▸ EXERCISE DESCRIPTION:
Write out exactly, with no other output, the lines below from the one that contains "Does tiled floor" through the end.

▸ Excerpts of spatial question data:
---------------

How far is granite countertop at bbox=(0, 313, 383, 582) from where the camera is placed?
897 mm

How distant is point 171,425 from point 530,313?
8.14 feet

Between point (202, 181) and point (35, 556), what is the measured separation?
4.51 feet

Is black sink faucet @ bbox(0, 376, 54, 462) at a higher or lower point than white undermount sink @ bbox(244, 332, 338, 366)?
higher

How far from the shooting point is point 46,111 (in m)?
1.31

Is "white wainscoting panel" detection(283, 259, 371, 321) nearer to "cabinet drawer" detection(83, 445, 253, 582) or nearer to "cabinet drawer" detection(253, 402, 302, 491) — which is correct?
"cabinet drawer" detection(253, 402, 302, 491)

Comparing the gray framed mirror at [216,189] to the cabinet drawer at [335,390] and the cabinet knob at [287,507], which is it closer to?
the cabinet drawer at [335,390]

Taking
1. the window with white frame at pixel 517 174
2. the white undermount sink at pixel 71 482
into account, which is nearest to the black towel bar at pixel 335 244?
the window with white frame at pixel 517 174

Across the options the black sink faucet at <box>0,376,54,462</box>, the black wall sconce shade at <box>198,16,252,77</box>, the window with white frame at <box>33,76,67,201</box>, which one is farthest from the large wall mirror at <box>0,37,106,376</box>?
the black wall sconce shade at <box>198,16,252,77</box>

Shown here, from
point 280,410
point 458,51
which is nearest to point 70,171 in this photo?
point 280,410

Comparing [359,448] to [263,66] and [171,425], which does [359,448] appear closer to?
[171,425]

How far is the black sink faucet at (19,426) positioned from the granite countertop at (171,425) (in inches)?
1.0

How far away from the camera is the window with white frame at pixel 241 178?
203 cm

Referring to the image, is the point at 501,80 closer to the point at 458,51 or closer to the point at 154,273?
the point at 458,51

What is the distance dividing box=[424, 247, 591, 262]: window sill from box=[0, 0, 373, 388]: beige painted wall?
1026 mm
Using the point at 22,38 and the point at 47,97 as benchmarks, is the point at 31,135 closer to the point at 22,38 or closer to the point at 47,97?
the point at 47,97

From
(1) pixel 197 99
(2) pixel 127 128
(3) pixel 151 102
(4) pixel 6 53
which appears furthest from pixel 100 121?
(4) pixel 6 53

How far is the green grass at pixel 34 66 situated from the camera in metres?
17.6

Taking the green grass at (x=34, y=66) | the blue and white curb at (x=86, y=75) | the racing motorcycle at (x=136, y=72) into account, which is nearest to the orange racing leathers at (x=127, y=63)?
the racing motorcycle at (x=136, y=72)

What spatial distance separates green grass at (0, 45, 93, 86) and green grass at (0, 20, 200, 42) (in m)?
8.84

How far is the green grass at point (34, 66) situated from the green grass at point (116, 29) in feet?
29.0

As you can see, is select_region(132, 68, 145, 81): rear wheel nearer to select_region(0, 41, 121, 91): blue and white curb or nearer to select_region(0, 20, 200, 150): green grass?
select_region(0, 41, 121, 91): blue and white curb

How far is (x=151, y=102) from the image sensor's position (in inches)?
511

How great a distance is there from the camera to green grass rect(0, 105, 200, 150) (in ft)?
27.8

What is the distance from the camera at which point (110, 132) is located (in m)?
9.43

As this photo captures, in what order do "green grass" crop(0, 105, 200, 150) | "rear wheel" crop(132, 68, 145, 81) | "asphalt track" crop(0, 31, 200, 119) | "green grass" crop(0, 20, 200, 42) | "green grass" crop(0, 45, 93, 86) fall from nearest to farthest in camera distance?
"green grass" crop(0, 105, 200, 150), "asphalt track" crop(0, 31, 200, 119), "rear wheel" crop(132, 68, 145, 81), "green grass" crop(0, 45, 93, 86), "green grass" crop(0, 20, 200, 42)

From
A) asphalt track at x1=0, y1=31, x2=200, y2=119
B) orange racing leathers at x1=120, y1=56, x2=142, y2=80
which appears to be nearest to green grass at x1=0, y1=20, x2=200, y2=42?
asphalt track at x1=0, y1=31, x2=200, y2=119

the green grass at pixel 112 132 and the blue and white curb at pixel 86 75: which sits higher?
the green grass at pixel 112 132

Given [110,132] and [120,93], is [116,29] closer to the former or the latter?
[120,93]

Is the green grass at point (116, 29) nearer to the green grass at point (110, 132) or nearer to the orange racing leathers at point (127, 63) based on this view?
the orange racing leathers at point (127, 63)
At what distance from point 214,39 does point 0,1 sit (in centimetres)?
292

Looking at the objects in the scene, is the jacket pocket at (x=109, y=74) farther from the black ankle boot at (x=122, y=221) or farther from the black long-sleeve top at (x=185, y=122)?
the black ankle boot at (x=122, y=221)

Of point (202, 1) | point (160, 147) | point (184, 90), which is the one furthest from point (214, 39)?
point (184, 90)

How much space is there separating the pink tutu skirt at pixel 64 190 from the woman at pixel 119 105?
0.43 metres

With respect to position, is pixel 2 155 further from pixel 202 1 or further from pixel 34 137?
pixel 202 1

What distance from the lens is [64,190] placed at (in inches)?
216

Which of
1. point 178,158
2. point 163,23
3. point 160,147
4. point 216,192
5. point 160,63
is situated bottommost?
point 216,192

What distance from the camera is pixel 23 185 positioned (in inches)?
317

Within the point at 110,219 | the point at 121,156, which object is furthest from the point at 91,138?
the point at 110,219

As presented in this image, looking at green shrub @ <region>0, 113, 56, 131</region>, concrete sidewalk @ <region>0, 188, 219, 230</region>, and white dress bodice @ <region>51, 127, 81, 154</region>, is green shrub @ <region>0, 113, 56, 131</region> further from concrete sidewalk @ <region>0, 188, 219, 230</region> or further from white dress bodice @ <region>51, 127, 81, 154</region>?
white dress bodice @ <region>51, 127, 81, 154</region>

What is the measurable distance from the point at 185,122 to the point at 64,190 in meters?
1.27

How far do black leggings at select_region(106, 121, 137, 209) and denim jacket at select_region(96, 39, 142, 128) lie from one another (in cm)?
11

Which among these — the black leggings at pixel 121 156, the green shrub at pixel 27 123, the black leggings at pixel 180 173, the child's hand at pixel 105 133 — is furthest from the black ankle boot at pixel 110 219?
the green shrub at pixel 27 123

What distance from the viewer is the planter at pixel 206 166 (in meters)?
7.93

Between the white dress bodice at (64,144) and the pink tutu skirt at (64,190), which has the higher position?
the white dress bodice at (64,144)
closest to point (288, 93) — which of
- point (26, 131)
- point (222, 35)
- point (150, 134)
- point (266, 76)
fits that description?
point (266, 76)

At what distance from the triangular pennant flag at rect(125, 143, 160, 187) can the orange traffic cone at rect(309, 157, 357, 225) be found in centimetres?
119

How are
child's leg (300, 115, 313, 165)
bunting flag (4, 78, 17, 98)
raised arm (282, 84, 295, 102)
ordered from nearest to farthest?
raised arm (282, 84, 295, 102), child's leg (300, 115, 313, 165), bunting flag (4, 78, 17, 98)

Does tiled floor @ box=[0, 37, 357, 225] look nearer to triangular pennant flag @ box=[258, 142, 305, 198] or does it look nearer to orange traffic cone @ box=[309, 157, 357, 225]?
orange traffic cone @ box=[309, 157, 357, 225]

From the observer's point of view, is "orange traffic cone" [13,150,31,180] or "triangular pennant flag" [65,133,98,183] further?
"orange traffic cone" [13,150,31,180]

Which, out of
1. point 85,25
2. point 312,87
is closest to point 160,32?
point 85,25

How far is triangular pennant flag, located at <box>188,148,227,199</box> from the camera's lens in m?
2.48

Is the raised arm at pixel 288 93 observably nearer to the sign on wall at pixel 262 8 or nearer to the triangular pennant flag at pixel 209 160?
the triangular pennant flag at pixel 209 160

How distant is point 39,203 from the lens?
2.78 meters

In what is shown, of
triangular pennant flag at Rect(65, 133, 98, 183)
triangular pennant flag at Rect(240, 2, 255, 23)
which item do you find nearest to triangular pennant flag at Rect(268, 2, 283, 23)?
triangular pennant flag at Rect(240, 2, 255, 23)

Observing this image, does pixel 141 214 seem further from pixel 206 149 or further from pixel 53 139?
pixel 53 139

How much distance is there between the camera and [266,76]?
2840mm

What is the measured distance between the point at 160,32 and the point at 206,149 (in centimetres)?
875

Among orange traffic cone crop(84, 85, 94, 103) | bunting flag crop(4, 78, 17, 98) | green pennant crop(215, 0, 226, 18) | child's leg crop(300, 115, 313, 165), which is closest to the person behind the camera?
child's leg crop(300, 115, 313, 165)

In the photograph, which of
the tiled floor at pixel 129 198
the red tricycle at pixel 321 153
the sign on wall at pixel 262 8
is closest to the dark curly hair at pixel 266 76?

---------------

▸ WRITTEN SOLUTION:
Does tiled floor @ box=[0, 37, 357, 225] look nearer to triangular pennant flag @ box=[258, 142, 305, 198] or does it look nearer to orange traffic cone @ box=[309, 157, 357, 225]?
orange traffic cone @ box=[309, 157, 357, 225]

From the observer's point of view, is "orange traffic cone" [13,150,31,180] or "triangular pennant flag" [65,133,98,183] further?
"orange traffic cone" [13,150,31,180]

Which, out of
1. point 85,25
2. point 312,87
is closest to point 160,32?
point 85,25

How far is triangular pennant flag, located at <box>188,148,227,199</box> from the camera's lens in m?
2.48

Is the raised arm at pixel 288 93 observably nearer to the sign on wall at pixel 262 8 or nearer to the triangular pennant flag at pixel 209 160?
the triangular pennant flag at pixel 209 160

How distant is point 39,203 from the lens?
2.78 meters

In what is shown, of
triangular pennant flag at Rect(65, 133, 98, 183)
triangular pennant flag at Rect(240, 2, 255, 23)
which item do you find nearest to triangular pennant flag at Rect(268, 2, 283, 23)?
triangular pennant flag at Rect(240, 2, 255, 23)

Observing this image, does pixel 141 214 seem further from pixel 206 149 or further from pixel 53 139?
pixel 53 139

How much distance is there between the camera and [266,76]?
2840mm

What is the measured distance between the point at 160,32 and the point at 206,149 (in centimetres)?
875

Among orange traffic cone crop(84, 85, 94, 103) | bunting flag crop(4, 78, 17, 98) | green pennant crop(215, 0, 226, 18) | child's leg crop(300, 115, 313, 165), which is closest to the person behind the camera?
child's leg crop(300, 115, 313, 165)

In the photograph, which of
the tiled floor at pixel 129 198
the red tricycle at pixel 321 153
the sign on wall at pixel 262 8
is closest to the dark curly hair at pixel 266 76?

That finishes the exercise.